## [WHAT IS EXPECTED]
Reproduce each line of the records below verbatim, keeping every record intact and in its original order.

Scene-based reasoning records
>> begin

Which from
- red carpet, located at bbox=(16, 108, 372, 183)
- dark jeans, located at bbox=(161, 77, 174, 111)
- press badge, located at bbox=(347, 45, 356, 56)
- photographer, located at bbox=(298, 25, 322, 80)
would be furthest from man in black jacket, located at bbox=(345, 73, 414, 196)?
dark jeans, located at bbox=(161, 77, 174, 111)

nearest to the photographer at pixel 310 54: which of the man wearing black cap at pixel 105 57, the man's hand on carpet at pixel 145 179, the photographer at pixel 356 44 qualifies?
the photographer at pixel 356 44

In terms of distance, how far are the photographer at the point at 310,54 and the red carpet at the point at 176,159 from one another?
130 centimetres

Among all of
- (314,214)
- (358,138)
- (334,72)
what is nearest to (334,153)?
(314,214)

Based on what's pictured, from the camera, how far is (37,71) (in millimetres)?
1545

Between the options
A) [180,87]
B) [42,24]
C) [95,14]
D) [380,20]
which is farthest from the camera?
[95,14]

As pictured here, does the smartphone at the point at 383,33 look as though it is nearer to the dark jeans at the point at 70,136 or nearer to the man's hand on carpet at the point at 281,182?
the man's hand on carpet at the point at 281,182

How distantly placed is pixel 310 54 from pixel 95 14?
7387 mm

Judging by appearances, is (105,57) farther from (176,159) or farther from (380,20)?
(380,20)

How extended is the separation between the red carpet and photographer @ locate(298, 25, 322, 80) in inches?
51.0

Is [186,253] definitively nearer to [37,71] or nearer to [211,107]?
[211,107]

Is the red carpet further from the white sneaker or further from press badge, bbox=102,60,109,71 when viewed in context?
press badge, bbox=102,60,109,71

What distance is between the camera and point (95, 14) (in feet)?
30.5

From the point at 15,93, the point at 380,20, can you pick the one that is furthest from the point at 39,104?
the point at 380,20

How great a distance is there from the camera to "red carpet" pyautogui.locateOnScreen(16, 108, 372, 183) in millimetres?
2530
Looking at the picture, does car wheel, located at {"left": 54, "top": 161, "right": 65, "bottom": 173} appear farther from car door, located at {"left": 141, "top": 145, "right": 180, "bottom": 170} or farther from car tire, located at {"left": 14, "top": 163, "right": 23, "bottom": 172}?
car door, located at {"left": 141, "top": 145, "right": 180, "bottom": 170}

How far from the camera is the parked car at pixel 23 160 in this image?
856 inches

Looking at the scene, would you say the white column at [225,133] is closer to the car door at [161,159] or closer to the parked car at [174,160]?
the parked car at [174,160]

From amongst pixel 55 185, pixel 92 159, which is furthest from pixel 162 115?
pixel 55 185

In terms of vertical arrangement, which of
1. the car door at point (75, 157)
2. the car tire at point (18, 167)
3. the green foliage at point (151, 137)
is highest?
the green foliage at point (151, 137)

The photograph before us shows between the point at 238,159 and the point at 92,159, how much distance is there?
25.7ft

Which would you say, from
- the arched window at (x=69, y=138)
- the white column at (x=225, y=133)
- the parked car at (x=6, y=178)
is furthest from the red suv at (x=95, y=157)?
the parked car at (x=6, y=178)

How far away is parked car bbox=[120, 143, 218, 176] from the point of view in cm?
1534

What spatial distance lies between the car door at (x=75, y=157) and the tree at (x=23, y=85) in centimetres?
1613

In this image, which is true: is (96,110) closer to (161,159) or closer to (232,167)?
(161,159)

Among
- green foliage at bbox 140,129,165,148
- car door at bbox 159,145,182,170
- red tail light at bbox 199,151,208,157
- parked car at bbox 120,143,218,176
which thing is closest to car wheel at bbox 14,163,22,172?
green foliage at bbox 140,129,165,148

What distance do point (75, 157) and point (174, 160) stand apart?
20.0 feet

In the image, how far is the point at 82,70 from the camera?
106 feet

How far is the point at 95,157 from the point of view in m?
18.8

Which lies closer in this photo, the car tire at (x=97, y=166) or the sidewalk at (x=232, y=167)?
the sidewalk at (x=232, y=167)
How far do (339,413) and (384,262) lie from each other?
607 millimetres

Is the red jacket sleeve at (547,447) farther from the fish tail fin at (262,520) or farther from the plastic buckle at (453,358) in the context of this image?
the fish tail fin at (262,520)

>> end

## [WRITTEN REPLY]
Which from
- red carpet, located at bbox=(16, 108, 372, 183)
- dark jeans, located at bbox=(161, 77, 174, 111)
- press badge, located at bbox=(347, 45, 356, 56)
- photographer, located at bbox=(298, 25, 322, 80)
would be furthest from man in black jacket, located at bbox=(345, 73, 414, 196)?
dark jeans, located at bbox=(161, 77, 174, 111)

nearest to the photographer at pixel 310 54: which of the man wearing black cap at pixel 105 57, the man's hand on carpet at pixel 145 179, the photographer at pixel 356 44 qualifies?
the photographer at pixel 356 44

In terms of distance, how far are the photographer at the point at 310,54 and the red carpet at the point at 176,159 from one another?
130 centimetres

Among all of
- (314,214)
- (358,138)
- (334,72)
what is nearest to (334,153)?
(314,214)

Based on what's pictured, from the camera, how far is (37,71) (in millimetres)?
1545

Between the options
A) [180,87]
B) [42,24]
C) [95,14]
D) [380,20]
which is farthest from the camera?
[95,14]

As pictured here, does the smartphone at the point at 383,33 look as though it is nearer to the dark jeans at the point at 70,136 or nearer to the man's hand on carpet at the point at 281,182?
the man's hand on carpet at the point at 281,182

How distantly placed is pixel 310 54 from pixel 95 14?
7387 mm

Judging by appearances, is (105,57) farther from (176,159) or farther from (380,20)?
(380,20)

How extended is the separation between the red carpet and photographer @ locate(298, 25, 322, 80) in inches?
51.0

Is [186,253] definitively nearer to [37,71] or nearer to [211,107]?
[211,107]

Is the red carpet further from the white sneaker or further from press badge, bbox=102,60,109,71 when viewed in context?
press badge, bbox=102,60,109,71

What distance is between the camera and point (95, 14) (in feet)?
30.5

From the point at 15,93, the point at 380,20, can you pick the one that is furthest from the point at 39,104?
the point at 380,20

How great a distance is there from the camera to "red carpet" pyautogui.locateOnScreen(16, 108, 372, 183) in millimetres?
2530
Looking at the picture, does car wheel, located at {"left": 54, "top": 161, "right": 65, "bottom": 173} appear farther from car door, located at {"left": 141, "top": 145, "right": 180, "bottom": 170} or farther from car tire, located at {"left": 14, "top": 163, "right": 23, "bottom": 172}?
car door, located at {"left": 141, "top": 145, "right": 180, "bottom": 170}

How far from the camera is the parked car at pixel 23 160 in this image?
856 inches

Looking at the scene, would you say the white column at [225,133] is closer to the car door at [161,159] or closer to the parked car at [174,160]?
the parked car at [174,160]

From amongst pixel 55 185, pixel 92 159, which is furthest from pixel 162 115?
pixel 55 185

In terms of vertical arrangement, which of
1. the car door at point (75, 157)
2. the car tire at point (18, 167)
3. the green foliage at point (151, 137)
is highest?
the green foliage at point (151, 137)

The photograph before us shows between the point at 238,159 and the point at 92,159, how much distance is there?
25.7ft

Which would you say, from
- the arched window at (x=69, y=138)
- the white column at (x=225, y=133)
- the parked car at (x=6, y=178)
is furthest from the red suv at (x=95, y=157)?
the parked car at (x=6, y=178)

How far away is parked car bbox=[120, 143, 218, 176] from the point of view in cm?
1534

What spatial distance lies between the car door at (x=75, y=157) and the tree at (x=23, y=85) in centimetres?
1613

In this image, which is true: is (96,110) closer to (161,159) or closer to (232,167)?
(161,159)

Among
- green foliage at bbox 140,129,165,148
- car door at bbox 159,145,182,170
- red tail light at bbox 199,151,208,157
- parked car at bbox 120,143,218,176
which thing is closest to car wheel at bbox 14,163,22,172?
green foliage at bbox 140,129,165,148

What distance do point (75, 157) and point (174, 160) stand apart?
20.0 feet

In the image, how far is the point at 82,70 from the camera?
106 feet

How far is the point at 95,157 from the point of view in m?
18.8

Which lies closer in this photo, the car tire at (x=97, y=166) or the sidewalk at (x=232, y=167)?
the sidewalk at (x=232, y=167)
How far do (339,413) and (384,262) lie from each other?
607 millimetres

Is the red jacket sleeve at (547,447) farther from the fish tail fin at (262,520) or farther from the plastic buckle at (453,358) in the context of this image?
the fish tail fin at (262,520)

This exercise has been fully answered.